----- DATA PROVIDED -----

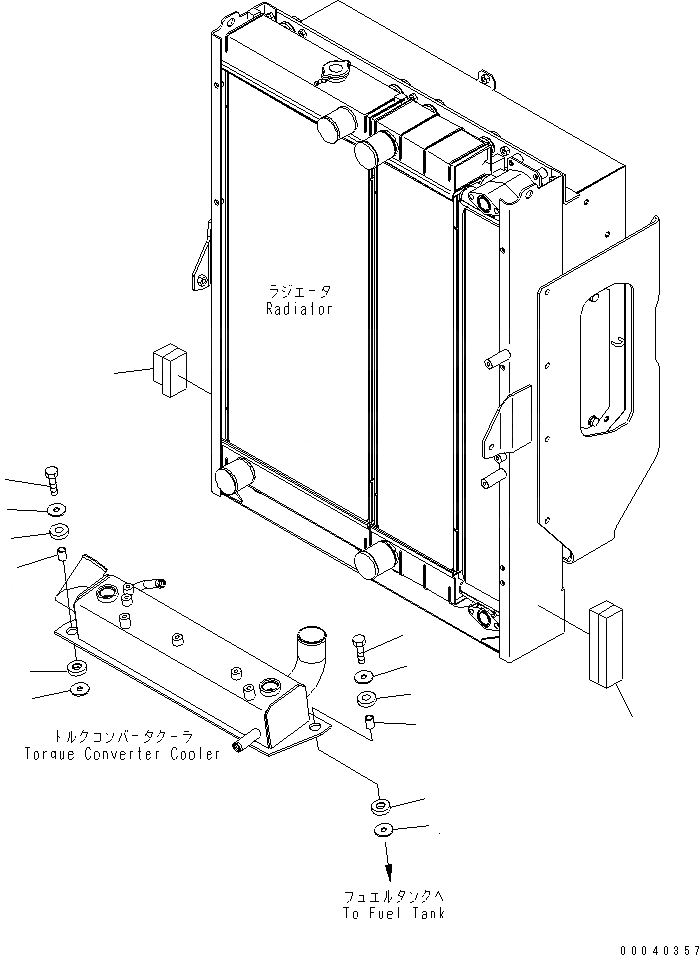 ラジエータ
Radiator

トルクコンバータクーラ
Torque Converter Cooler

フュエルタンクへ
To Fuel Tank

00040357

-----

_ABOUT THIS TASK:_ The records above should be written out exactly, and the images dropped.

_ANSWER SPACE:_
 ラジエータ
Radiator

トルクコンバータクーラ
Torque Converter Cooler

フュエルタンクへ
To Fuel Tank

00040357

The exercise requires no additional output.